# Teaspoons to Grams conversion via Chemical density



## daizeUK (13 Jun 2014)

I want to find out what one teaspoon of any particular salt weighs and I'm having difficulties.

First of all, a very polite request to anybody who would like to tell me "it doesn't matter" - I do know that EI is not based on exact measurements, however in this thread I'm looking for a more scientific answer please!

I started by looking up the densities of the usual salts:

Potassium Nitrate KNO3 = 2.109 g/cm3
Monopotassium Phosphate KH2PO4 = 2.34 g/cm3
Potassium Sulphate K2SO4 = 2.66 g/cm3
Magnesium Sulphate Heptahydrate = 1.68 g/cm3

Now to find the volume of a teaspoon.  This is where I start running into difficulties.  A quick Google gives widely different answers from 3.5 to 5.9 cm3 depending on whether it's an imperial, metric, UK or US teaspoon!  I run a quick experiment on my own teaspoon and I figure it's most likely a metric one at about 5 cm3.

So if I multiply the above chemical densities by 5 I should get the weight of each salt in one teaspoon:

Potassium Nitrate KNO3 = 10.5g
Monopotassium Phosphate KH2PO4 = 11.7g
Potassium Sulphate K2SO4 = 13.3g
Magnesium Sulphate Heptahydrate = 8.4g

Now when I empirically test these values by weighing 10 teaspoons of each salt and dividing the result by 10, I get far less than I expected:

Potassium Nitrate KNO3 = <not tested>
Monopotassium Phosphate KH2PO4 = 6.2g
Potassium Sulphate K2SO4 = 6.5g
Magnesium Sulphate Heptahydrate = 5.0g

What's the reason for the huge difference here?  Some of these are half the values I would expect - am I doing something wrong?


----------



## Vinkenoog1977 (13 Jun 2014)

My first thought is that a full teaspoon of salts is not the same as x cm3, due to the space between the individual grains of the salts when placed on a teaspoon, which is not taken into consideration when calculating densities.


----------



## daizeUK (13 Jun 2014)

Thanks Vinkenoog, that was exactly my thought too.  However the result with the highest discrepancy was for the potassium sulphate which is a fine-grained, tightly packed salt.  If air was a factor shouldn't this result in more of a discrepancy for the magnesium sulphate which has much coarser crystals?


----------



## Vinkenoog1977 (13 Jun 2014)

Well, the higher the density, the higher the discrepancy will be when measured as you have; smaller gaps between the grains will then have a larger impact on the total volume to mass ratio.


----------



## ian_m (13 Jun 2014)

Generally EI assumes about 6gr per teaspoon, which what you have found.

Dataset excerpts
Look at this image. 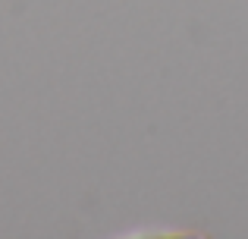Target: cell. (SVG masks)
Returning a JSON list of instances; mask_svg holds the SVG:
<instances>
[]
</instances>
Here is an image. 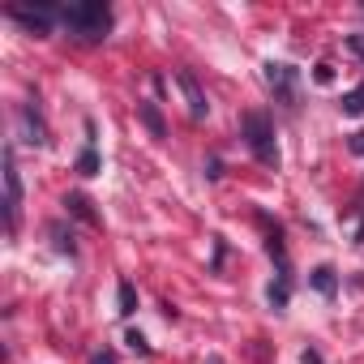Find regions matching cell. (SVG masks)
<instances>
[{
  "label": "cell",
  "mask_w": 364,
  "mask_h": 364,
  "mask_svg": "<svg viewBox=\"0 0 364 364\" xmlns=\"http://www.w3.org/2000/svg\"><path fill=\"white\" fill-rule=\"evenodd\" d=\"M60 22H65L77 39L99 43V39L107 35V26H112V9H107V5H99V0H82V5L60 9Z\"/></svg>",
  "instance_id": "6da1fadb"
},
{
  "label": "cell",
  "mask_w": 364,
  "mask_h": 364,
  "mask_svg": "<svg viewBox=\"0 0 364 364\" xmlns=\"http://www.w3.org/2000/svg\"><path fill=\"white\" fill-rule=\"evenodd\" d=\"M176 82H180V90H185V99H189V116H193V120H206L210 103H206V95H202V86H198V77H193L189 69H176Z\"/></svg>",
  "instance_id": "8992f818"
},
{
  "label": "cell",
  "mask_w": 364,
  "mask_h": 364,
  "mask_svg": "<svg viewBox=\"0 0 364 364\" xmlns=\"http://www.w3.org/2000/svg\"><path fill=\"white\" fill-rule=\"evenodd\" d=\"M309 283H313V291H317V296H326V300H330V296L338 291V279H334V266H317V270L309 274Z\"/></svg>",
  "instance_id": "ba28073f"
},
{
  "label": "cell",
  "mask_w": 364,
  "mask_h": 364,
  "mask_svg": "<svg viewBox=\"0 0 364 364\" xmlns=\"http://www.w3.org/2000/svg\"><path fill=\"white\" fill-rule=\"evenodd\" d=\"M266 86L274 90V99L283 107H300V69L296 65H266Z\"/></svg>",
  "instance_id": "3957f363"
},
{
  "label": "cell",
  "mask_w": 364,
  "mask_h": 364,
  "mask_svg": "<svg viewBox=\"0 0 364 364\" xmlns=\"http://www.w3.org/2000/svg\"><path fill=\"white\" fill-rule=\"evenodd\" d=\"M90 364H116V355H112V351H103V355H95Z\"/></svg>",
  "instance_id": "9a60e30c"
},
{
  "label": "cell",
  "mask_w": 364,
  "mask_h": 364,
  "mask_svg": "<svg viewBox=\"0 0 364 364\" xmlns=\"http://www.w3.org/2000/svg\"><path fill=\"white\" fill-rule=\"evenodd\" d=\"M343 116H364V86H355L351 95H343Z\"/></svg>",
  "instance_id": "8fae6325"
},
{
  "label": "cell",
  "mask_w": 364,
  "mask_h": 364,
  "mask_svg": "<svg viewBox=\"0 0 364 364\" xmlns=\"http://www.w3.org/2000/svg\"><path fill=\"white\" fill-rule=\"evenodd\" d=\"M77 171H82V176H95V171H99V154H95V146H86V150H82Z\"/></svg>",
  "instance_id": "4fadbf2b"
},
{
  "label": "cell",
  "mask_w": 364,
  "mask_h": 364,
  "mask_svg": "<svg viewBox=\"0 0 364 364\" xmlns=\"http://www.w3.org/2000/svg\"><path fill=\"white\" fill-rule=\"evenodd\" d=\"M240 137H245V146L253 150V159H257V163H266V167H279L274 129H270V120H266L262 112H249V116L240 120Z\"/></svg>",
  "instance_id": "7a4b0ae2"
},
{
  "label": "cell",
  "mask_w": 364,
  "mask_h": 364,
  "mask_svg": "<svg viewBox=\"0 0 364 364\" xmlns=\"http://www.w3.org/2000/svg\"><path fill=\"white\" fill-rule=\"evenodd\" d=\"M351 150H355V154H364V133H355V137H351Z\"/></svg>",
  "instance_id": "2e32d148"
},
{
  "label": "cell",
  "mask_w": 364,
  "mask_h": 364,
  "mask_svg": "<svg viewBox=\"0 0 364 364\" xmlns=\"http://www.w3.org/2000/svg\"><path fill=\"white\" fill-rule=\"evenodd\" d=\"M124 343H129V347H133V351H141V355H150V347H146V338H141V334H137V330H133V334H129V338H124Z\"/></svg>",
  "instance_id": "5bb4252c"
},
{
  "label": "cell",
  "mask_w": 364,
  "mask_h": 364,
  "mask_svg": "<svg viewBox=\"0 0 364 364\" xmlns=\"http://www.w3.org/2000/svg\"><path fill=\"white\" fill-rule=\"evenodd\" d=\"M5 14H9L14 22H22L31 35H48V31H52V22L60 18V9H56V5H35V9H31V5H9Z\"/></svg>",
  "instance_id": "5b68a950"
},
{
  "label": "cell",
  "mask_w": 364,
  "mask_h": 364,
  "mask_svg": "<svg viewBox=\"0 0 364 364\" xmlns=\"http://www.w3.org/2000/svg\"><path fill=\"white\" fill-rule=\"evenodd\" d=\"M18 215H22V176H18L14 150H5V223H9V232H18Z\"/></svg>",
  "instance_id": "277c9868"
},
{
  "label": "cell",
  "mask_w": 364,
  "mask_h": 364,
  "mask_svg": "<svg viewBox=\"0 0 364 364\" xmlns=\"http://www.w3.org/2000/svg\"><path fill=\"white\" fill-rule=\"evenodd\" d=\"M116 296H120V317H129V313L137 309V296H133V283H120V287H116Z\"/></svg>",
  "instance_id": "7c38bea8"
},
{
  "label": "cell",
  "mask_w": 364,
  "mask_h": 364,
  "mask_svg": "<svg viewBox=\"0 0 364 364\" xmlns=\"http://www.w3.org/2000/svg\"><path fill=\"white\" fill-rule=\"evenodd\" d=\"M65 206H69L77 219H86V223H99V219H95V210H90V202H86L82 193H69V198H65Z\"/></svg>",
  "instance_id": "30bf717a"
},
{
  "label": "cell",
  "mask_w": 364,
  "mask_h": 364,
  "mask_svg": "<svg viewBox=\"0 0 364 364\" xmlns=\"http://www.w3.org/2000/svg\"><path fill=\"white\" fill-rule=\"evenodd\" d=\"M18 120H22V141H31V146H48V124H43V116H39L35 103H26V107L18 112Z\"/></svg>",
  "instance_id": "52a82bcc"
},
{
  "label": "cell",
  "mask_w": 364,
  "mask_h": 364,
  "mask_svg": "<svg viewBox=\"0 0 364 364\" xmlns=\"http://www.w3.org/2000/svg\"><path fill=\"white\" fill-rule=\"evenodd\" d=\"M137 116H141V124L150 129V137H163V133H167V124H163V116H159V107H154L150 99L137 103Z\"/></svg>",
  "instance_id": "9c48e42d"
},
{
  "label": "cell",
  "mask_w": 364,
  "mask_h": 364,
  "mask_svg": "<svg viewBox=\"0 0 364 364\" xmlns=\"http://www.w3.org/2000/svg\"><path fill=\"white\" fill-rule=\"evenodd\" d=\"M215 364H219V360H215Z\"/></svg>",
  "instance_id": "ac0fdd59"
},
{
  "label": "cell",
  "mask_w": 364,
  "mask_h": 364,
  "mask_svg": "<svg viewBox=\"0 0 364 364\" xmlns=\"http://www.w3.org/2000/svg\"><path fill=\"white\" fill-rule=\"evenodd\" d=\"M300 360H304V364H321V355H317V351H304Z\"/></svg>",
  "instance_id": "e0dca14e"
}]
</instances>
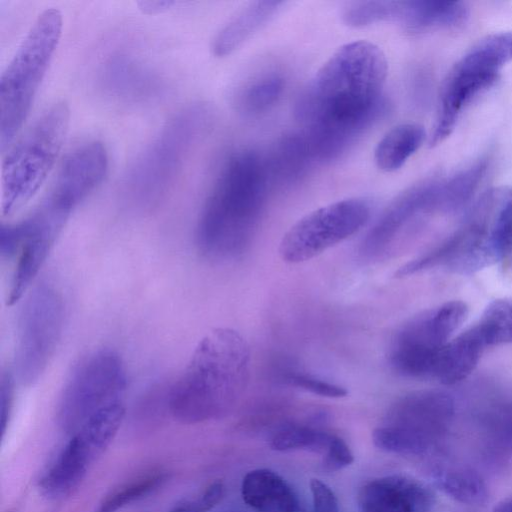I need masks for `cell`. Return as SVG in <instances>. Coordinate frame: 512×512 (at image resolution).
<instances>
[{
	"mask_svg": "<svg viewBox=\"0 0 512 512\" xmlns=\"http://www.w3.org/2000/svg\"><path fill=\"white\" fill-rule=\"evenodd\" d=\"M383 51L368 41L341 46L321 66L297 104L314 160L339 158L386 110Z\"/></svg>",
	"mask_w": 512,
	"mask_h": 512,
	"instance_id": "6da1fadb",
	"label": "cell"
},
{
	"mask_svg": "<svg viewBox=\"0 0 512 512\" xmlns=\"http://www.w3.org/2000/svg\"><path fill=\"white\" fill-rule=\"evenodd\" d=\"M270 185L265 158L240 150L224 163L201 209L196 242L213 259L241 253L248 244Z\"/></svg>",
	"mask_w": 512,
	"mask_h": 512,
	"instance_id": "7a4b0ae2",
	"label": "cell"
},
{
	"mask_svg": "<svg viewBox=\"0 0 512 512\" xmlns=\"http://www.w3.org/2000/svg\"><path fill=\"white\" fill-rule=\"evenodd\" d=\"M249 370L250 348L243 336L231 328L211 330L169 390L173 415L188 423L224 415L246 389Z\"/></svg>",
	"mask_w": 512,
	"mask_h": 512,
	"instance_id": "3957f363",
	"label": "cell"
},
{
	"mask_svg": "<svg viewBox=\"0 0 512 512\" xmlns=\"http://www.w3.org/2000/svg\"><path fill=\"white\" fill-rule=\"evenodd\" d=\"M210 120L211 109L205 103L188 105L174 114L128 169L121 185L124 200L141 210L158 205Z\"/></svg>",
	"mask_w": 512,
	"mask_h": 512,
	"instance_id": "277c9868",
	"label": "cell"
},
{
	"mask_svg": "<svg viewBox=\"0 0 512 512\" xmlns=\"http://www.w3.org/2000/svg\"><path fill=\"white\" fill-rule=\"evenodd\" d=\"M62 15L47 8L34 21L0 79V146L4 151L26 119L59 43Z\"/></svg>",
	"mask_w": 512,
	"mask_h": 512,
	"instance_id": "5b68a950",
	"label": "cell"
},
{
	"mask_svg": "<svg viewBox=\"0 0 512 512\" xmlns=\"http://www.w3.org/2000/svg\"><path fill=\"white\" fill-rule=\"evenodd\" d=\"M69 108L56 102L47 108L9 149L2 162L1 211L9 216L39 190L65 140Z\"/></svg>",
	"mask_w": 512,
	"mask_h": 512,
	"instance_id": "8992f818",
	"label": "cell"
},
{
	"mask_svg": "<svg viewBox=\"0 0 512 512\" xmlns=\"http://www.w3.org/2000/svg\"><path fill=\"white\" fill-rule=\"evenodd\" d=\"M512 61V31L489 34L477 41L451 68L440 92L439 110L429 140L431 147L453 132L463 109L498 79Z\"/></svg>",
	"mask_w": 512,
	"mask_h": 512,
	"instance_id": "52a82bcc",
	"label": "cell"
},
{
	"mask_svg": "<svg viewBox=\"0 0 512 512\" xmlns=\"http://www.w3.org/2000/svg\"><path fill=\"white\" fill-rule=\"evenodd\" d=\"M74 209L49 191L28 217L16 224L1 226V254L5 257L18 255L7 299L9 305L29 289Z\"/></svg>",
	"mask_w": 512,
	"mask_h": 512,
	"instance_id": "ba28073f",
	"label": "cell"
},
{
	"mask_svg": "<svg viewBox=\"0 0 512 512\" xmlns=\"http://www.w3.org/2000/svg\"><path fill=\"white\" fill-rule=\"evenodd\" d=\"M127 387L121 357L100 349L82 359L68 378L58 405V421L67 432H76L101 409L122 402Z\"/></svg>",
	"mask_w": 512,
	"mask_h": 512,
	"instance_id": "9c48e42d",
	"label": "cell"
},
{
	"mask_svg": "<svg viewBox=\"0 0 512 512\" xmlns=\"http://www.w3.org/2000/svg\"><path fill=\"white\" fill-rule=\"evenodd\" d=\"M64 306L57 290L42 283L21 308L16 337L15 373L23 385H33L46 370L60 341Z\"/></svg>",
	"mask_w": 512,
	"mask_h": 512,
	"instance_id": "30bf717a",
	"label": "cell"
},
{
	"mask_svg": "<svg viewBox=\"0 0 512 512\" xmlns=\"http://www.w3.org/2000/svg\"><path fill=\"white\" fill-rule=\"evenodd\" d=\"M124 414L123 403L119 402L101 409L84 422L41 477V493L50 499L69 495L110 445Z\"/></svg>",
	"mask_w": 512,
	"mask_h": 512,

Jobs
(a) Return the portion of the forum thread that begins at the words "First of all, a" and stops after the words "about 5 cm3.".
(b) State whether each of the following agrees with the forum thread, answering yes or no and quoting the deciding words: (i) When weighed, one teaspoon of monopotassium phosphate came to 6.2g. (ii) Potassium nitrate was among the salts tested empirically. (iii) The poster concluded that their own teaspoon was most likely a metric one of about 5 cm3.
(c) Translate this sentence from the forum thread into German: "My first thought is that a full teaspoon of salts is not the same as x cm3, due to the space between the individual grains of the salts when placed on a teaspoon, which is not taken into consideration when calculating densities."

Replies
(a)
First of all, a very polite request to anybody who would like to tell me "it doesn't matter" - I do know that EI is not based on exact measurements, however in this thread I'm looking for a more scientific answer please!

I started by looking up the densities of the usual salts:

Potassium Nitrate KNO3 = 2.109 g/cm3
Monopotassium Phosphate KH2PO4 = 2.34 g/cm3
Potassium Sulphate K2SO4 = 2.66 g/cm3
Magnesium Sulphate Heptahydrate = 1.68 g/cm3

Now to find the volume of a teaspoon.  This is where I start running into difficulties.  A quick Google gives widely different answers from 3.5 to 5.9 cm3 depending on whether it's an imperial, metric, UK or US teaspoon!  I run a quick experiment on my own teaspoon and I figure it's most likely a metric one at about 5 cm3.

(b)
(i) Yes: "Monopotassium Phosphate KH2PO4 = 6.2g"
(ii) No: "Potassium Nitrate KNO3 = <not tested>"
(iii) Yes: "I figure it's most likely a metric one at about 5 cm3"

(c) Mein erster Gedanke ist, dass ein voller Teelöffel Salze nicht dasselbe ist wie x cm3, und zwar wegen des Zwischenraums zwischen den einzelnen Salzkörnern, wenn sie auf einen Teelöffel gegeben werden, der bei der Berechnung von Dichten nicht berücksichtigt wird.